OBJECTIVES: After identifying and recruiting men who have sex with men living with HIV and virally unsuppressed, this study attempted to enhance treatment and care via case management to increase the proportion who achieved viral suppression. DESIGN: Participants were randomized into one of two study arms: standard of care (SOC) or enhanced case management (CM) intervention. Participants were followed for 12 months with quarterly study assessments, with blood collected for CD4+ cell count testing, HIV viral load testing (primary prespecified outcome), and plasma storage. METHODS: Participants identified via respondent-driven sampling and direct recruitment and were invited to participate in the randomized controlled trial. The CM intervention provided a wide range of support services including, health education, clinical care coordination, medication adherence support, and social service assistance. The month-12 assessment included questions about healthcare utilization, stigma, substance use, and mental health.
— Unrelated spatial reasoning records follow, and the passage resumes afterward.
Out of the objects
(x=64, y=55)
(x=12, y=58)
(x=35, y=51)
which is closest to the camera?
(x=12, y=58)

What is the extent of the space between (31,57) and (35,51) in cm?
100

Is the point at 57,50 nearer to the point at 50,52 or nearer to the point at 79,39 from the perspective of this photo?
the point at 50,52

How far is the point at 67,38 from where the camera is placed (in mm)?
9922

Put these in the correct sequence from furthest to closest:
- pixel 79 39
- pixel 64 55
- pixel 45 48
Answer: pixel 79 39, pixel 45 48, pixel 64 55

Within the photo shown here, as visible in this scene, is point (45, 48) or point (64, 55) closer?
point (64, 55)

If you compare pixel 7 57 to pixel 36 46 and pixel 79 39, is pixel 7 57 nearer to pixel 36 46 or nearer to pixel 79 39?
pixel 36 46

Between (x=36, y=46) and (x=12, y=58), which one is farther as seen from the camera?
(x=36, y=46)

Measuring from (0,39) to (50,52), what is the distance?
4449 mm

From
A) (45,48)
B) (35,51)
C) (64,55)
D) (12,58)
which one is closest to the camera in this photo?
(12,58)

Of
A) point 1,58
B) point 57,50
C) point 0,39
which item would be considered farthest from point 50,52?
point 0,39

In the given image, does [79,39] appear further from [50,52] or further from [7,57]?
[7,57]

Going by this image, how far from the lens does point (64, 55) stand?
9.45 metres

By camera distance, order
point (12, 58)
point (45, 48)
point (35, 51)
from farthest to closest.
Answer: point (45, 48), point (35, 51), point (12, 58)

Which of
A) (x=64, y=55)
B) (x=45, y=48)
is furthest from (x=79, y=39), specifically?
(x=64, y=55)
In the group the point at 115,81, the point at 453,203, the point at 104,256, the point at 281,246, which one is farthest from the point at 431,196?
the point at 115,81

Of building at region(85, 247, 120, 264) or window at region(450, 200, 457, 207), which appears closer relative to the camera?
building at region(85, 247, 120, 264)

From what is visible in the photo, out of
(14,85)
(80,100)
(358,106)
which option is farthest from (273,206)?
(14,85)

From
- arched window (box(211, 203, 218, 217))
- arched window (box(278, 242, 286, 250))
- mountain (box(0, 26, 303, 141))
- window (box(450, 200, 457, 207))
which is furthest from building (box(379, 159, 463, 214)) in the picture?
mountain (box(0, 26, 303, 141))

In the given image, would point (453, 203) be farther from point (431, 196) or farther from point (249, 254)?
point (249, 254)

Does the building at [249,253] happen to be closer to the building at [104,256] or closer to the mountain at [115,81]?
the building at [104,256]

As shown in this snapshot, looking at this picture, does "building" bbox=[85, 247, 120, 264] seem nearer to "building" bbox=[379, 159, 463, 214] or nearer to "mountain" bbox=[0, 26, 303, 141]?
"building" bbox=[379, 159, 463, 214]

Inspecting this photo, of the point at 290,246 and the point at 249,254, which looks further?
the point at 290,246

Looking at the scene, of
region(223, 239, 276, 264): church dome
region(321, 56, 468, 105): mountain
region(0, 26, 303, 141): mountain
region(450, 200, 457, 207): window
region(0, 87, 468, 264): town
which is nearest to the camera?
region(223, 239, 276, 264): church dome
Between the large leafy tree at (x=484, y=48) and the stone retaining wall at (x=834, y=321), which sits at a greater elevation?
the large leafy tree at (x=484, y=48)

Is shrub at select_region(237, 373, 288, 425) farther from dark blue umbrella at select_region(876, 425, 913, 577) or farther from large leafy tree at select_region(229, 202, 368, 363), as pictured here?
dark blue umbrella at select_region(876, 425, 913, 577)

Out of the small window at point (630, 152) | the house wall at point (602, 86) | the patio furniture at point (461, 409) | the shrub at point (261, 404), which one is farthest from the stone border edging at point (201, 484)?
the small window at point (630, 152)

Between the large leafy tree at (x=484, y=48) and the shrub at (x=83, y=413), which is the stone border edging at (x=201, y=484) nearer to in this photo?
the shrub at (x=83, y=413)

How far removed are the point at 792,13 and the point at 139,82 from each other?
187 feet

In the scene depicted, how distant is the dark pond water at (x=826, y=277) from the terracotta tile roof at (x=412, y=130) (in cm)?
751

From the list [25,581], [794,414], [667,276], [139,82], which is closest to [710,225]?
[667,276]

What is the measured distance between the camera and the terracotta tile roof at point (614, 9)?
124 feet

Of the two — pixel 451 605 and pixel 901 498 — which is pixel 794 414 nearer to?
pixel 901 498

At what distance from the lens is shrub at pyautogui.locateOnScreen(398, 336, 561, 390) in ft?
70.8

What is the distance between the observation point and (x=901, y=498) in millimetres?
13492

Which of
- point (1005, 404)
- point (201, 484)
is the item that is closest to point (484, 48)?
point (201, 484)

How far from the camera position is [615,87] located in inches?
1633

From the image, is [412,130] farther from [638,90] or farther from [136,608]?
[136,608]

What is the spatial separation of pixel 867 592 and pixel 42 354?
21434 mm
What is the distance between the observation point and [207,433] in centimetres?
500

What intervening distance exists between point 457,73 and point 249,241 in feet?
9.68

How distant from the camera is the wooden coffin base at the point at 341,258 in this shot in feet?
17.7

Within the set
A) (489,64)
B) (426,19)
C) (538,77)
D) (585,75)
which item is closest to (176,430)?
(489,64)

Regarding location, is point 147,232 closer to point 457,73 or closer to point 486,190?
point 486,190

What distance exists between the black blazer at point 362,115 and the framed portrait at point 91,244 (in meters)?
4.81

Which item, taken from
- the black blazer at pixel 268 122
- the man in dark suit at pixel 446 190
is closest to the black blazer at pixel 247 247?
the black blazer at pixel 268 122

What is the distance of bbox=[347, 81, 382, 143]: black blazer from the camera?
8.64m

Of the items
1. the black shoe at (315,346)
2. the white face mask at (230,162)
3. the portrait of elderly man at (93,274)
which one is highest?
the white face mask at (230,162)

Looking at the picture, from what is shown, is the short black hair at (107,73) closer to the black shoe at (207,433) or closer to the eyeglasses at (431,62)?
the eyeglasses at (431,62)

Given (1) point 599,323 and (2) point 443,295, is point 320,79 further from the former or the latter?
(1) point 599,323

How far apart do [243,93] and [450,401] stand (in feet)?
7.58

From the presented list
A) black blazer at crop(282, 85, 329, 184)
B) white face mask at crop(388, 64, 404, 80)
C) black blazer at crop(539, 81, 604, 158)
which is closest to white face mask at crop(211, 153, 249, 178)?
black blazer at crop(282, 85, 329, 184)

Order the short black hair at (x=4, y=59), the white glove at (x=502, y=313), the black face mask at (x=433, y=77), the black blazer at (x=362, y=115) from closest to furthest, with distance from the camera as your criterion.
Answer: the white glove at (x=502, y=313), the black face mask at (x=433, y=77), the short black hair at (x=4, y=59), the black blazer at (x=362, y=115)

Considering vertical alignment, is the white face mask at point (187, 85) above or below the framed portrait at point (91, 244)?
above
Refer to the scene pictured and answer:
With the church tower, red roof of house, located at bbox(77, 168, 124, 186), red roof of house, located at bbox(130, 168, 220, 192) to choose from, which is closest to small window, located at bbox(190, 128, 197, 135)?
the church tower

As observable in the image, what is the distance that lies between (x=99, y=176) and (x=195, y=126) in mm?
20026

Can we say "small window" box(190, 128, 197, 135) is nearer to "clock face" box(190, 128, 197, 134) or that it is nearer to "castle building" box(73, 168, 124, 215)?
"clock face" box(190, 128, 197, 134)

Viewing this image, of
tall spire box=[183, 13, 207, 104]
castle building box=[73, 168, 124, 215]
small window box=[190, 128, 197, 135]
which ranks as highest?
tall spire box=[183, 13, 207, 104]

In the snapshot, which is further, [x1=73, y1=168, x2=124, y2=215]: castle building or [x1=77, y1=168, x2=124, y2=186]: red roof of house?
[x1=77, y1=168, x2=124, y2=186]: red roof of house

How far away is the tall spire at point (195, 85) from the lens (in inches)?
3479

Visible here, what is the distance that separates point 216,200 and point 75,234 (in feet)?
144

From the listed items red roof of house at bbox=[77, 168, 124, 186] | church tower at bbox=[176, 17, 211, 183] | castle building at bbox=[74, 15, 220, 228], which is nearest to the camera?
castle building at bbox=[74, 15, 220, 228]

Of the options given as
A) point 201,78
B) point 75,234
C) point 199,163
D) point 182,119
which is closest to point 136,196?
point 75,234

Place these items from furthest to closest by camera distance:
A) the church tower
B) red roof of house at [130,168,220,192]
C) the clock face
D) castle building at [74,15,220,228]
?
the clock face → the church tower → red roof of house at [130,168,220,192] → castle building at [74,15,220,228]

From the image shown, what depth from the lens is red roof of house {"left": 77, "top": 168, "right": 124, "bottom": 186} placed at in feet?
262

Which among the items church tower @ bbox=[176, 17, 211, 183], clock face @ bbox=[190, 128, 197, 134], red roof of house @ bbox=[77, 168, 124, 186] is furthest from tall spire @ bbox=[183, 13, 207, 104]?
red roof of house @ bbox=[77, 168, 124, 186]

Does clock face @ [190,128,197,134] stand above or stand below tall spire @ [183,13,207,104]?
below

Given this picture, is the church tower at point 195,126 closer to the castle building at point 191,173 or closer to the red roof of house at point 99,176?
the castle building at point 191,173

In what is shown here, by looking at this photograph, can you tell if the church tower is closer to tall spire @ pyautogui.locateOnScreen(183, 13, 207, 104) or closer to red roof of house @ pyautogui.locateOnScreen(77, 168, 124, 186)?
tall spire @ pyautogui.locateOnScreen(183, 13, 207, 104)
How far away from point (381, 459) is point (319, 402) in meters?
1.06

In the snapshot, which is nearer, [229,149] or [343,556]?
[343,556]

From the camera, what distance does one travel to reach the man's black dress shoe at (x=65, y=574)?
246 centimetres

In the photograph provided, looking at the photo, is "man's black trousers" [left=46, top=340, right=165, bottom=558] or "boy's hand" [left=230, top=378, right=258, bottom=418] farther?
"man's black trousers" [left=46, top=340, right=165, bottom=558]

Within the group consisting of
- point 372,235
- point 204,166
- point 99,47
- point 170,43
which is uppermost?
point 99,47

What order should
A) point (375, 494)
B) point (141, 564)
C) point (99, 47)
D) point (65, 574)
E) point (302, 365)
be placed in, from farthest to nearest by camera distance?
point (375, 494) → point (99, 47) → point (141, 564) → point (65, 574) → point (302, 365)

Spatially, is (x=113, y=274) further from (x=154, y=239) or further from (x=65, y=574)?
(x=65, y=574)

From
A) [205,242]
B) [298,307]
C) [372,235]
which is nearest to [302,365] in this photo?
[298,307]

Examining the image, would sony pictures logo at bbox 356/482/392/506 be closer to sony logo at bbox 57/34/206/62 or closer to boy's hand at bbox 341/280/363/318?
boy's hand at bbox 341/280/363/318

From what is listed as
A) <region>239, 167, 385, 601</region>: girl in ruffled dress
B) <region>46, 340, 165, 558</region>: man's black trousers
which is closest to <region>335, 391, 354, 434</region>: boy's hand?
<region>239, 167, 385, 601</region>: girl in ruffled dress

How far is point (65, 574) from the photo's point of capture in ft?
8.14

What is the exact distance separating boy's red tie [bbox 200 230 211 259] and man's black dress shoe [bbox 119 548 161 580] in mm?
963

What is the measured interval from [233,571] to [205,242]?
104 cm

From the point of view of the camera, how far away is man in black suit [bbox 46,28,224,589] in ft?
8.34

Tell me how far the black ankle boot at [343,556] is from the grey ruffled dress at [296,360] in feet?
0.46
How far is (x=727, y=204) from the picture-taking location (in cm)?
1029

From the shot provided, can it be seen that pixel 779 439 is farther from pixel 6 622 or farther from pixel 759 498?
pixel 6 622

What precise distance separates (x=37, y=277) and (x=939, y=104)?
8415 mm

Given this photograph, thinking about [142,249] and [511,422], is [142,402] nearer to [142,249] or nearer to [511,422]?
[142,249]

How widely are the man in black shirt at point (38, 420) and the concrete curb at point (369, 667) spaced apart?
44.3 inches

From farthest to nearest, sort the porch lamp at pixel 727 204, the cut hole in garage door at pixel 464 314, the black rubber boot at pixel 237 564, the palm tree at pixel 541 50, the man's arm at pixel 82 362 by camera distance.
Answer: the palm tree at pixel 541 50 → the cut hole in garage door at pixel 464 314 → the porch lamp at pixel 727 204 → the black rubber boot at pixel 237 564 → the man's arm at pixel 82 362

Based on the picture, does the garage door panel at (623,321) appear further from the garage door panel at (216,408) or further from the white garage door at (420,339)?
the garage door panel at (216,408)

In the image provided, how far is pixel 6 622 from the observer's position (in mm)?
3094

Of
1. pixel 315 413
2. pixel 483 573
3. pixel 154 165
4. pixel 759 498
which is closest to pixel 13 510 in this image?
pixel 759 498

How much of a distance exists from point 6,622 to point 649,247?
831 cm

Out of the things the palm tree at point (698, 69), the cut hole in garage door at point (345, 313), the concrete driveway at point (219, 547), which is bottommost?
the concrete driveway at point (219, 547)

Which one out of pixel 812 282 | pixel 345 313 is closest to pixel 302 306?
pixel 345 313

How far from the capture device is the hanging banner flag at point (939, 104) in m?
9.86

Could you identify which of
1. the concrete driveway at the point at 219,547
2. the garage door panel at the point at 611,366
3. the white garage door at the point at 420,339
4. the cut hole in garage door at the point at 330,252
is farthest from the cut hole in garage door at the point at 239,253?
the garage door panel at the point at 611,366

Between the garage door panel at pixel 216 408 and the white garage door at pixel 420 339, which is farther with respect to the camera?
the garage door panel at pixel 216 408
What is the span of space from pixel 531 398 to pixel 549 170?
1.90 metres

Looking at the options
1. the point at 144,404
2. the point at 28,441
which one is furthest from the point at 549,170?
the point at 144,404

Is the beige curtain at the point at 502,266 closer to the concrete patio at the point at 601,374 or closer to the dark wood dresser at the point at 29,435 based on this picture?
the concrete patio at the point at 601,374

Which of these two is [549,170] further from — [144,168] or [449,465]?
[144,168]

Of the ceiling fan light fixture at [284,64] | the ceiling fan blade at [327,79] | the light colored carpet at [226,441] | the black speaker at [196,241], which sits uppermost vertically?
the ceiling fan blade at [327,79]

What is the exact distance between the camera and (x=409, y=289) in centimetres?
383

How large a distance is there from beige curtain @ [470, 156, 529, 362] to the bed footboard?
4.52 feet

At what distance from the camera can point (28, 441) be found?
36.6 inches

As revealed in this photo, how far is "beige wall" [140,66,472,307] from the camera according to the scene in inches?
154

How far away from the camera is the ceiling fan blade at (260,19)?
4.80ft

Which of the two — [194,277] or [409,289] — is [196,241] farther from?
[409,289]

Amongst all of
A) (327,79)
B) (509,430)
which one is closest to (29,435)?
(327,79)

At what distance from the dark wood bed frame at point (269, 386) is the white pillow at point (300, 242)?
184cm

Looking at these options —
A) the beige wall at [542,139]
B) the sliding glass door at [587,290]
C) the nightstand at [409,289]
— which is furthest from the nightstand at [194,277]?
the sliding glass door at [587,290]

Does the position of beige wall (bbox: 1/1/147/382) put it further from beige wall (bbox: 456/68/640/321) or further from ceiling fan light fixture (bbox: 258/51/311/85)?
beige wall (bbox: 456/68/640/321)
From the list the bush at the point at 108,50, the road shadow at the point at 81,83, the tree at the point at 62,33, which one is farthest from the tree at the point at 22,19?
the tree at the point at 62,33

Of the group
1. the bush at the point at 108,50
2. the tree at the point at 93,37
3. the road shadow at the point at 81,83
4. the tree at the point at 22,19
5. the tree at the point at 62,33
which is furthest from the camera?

RESULTS: Among the 144 participants virally unsuppressed at baseline, most had had a previous positive HIV test result; were Black, non-Hispanic, gay and bisexual men, aged 22-50. Among the 128 participants at the last study visit, 68 were virally suppressed, with no statistically significant difference between the CM and SOC arms (viral suppression 42% and 53%, respectively; adjusted odds ratio = 0.62 [P = 0.15; 95% confidence interval: 0.32, 1.2]). CONCLUSIONS: Reaching targets of at least 90% sustained viral suppression among all people with HIV will likely require more than an individual-level CM approach that addresses barriers to optimal care and treatment at multiple levels.